'''

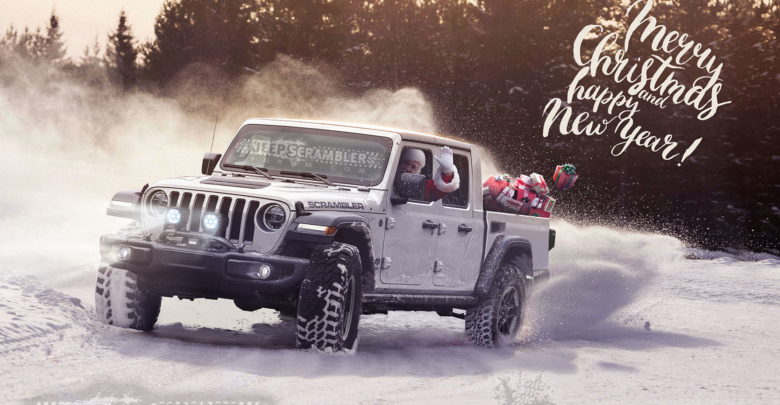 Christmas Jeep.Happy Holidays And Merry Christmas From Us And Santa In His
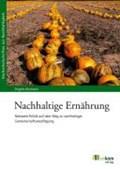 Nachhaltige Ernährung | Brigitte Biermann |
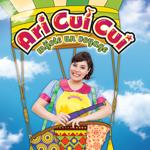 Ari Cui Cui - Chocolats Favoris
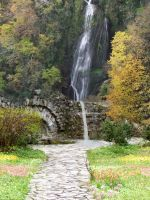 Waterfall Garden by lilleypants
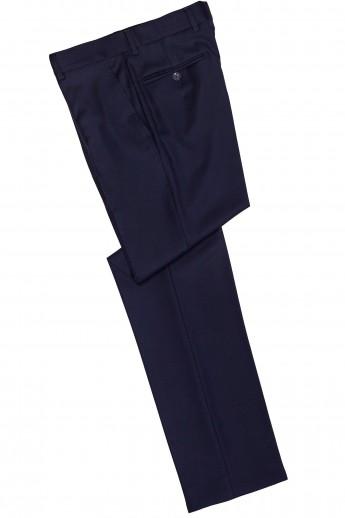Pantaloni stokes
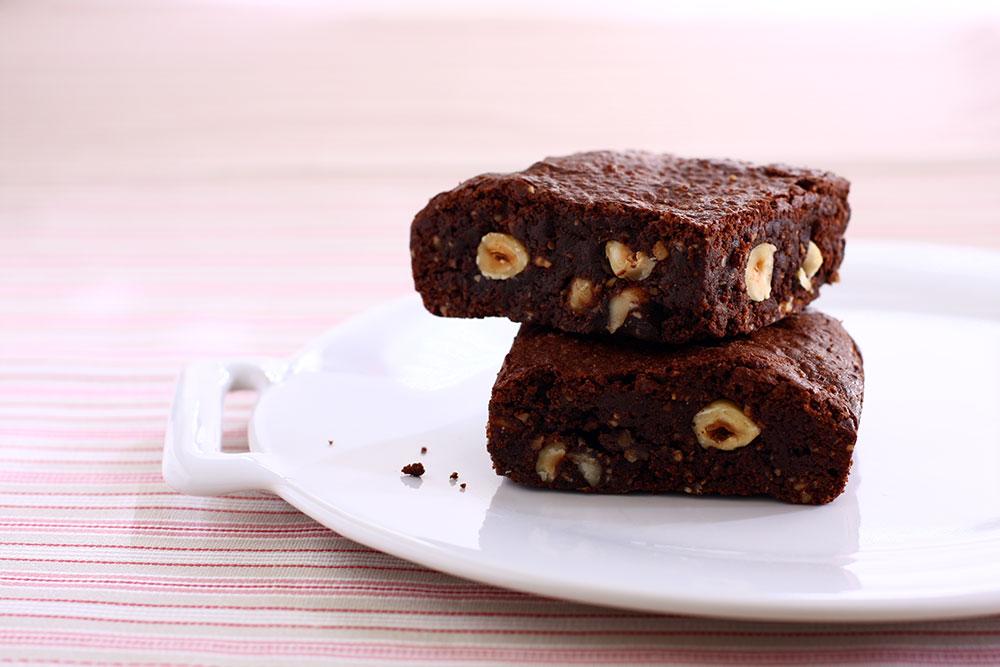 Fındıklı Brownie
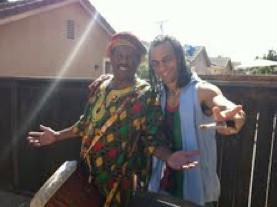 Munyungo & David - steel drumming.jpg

'''
'''

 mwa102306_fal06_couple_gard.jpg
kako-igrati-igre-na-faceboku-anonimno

'''

BRIEF —
Using the data above, transcribe exactly the lines between those containing "Christmas Jeep.Happy Holidays" and "Munyungo & David - steel drumming.jpg", inclusive, and leave every picture behind.

SOLUTION —
 Christmas Jeep.Happy Holidays And Merry Christmas From Us And Santa In His
 Nachhaltige Ernährung | Brigitte Biermann |
 Ari Cui Cui - Chocolats Favoris
 Waterfall Garden by lilleypants
Pantaloni stokes
 Fındıklı Brownie
 Munyungo & David - steel drumming.jpg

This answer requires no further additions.